Certain information and footnote disclosures normally included in financial statements prepared in accordance with accounting principles generally accepted in the United States of America have been condensed or omitted. It is suggested that these financial statements be read in conjunction with the financial statements and notes thereto included in the Form 10-K of the Company’s November 30, 2010 audited financial statements. The results of operations for the periods ended February 28, 2011 and the same period last year are not necessarily indicative of the operating results for the full years.
NOTE 2 – GOING CONCERN
The Company’s financial statements are prepared in accordance with generally accepted accounting principles applicable to a going concern. This contemplates the realization of assets and the liquidation of liabilities in the normal course of business. Currently, the Company has a working capital shortfall of $379, an accumulated deficit of $50,287 and net loss from operations since inception of $50,287. The Company does not have a source of revenue sufficient to cover its operation costs giving substantial doubt for it to continue as a going concern. The Company will be dependent upon the raising of additional capital through placement of our common stock in order to implement its business plan, or merge with an operating company. There can be no assurance that the Company will be successful in either situation in order to continue as a going concern. The Company is funding its initial operations by way of issuing Founder’s shares.

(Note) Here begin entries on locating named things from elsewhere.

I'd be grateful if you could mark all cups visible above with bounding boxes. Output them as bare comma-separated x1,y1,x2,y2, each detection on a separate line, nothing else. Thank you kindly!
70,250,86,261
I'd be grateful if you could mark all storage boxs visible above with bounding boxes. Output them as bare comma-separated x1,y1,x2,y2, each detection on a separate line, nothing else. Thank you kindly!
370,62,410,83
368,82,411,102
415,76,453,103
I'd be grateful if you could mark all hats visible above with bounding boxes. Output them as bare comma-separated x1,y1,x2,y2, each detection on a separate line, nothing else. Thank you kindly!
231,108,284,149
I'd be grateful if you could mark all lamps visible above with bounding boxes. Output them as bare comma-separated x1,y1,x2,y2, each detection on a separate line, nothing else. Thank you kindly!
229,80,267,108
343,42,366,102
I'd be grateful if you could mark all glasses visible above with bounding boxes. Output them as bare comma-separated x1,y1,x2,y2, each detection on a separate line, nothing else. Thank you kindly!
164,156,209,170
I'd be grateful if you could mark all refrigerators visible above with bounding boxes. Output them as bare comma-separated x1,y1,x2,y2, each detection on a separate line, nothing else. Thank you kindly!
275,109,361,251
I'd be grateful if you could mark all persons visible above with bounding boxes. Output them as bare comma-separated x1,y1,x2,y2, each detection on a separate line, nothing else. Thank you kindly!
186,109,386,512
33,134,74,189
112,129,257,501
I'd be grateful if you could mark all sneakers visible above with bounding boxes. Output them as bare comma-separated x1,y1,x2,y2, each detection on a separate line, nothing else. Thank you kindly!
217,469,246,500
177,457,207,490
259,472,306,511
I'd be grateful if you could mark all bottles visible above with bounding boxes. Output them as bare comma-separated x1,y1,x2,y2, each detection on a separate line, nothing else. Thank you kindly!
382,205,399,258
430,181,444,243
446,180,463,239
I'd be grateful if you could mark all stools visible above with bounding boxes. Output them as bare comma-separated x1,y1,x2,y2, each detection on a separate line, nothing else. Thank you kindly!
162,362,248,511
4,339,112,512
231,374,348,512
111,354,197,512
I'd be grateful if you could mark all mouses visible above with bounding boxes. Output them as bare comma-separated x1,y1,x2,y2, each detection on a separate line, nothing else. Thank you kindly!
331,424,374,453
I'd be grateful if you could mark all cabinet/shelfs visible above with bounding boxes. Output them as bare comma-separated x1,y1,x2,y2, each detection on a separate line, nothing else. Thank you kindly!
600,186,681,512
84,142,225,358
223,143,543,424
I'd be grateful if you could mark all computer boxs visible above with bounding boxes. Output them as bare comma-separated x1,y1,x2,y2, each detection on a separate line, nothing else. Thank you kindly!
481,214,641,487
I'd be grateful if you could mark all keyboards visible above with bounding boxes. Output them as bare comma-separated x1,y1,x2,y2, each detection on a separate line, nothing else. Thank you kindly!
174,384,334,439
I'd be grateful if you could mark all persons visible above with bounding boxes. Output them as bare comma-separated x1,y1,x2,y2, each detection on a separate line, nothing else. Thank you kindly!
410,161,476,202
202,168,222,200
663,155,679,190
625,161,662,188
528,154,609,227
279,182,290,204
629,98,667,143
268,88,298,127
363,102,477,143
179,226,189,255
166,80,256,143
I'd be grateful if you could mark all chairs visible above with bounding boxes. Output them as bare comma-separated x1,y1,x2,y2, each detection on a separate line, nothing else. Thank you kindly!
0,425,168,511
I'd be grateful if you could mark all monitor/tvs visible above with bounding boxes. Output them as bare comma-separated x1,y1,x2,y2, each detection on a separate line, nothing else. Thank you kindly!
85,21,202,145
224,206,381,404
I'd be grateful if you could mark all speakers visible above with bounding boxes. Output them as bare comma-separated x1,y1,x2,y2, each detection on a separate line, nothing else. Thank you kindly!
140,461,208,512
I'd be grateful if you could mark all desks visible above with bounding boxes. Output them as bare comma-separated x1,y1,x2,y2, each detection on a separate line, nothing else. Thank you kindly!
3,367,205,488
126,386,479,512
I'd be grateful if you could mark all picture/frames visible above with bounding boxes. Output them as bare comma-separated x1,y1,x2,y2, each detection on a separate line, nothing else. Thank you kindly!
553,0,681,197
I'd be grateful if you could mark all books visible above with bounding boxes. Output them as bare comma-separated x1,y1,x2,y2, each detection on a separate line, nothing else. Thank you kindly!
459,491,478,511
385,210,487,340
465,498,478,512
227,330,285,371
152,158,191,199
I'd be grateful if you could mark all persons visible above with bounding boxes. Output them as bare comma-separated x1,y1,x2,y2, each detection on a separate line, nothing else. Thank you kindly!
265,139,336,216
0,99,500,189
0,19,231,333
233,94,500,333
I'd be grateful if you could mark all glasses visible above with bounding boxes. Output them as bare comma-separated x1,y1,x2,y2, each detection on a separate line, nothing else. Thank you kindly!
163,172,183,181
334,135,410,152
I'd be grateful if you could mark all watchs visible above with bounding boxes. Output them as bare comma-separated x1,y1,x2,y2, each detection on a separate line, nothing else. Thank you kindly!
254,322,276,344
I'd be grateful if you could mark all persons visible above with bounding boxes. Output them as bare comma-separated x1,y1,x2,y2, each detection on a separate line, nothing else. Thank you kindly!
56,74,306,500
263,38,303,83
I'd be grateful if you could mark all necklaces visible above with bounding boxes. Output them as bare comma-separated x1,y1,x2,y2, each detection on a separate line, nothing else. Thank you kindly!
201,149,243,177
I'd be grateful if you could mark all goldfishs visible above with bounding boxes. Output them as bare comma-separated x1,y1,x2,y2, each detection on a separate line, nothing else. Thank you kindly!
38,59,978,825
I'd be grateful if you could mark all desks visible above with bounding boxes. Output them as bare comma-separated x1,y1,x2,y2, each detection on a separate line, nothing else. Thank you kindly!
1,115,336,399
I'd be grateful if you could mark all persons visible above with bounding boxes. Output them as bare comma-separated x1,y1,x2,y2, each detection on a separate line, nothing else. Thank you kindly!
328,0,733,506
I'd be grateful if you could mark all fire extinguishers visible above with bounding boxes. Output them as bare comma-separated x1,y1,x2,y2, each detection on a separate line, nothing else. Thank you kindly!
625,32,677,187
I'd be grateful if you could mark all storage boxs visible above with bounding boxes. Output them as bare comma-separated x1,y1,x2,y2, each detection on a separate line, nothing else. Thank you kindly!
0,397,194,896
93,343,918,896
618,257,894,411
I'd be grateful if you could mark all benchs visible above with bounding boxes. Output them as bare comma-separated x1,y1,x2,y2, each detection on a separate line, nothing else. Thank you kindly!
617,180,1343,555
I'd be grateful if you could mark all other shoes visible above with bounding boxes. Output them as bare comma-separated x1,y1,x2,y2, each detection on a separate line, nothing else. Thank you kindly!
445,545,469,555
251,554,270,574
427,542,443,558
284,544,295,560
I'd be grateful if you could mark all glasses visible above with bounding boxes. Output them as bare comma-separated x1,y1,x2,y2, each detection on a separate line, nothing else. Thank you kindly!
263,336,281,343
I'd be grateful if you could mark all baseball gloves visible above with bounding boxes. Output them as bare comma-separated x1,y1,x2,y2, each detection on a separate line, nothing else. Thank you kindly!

In order to continue as a going concern, the Company will need, among other things, additional capital resources. Management’s plan is to obtain such resources for the Company by obtaining capital from management and significant shareholders sufficient to meet its minimal operating expenses and seeking equity and/or debt financing. However management cannot provide any assurances that the Company will be successful in accomplishing any of its plans.
The ability of the Company to continue as a going concern is dependent upon its ability to successfully accomplish the plans described in the preceding paragraph and eventually secure other sources of financing and attain profitable operations. The accompanying financial statements do not include any adjustments that might be necessary if the Company is unable to continue as a going concern.
F-6
NOTE 3 - RECENT ACCOUNTING PRONOUNCEMENTS
The company has evaluated all the recent accounting pronouncements and believes that none of them will have a material effect on the company’s financial statement.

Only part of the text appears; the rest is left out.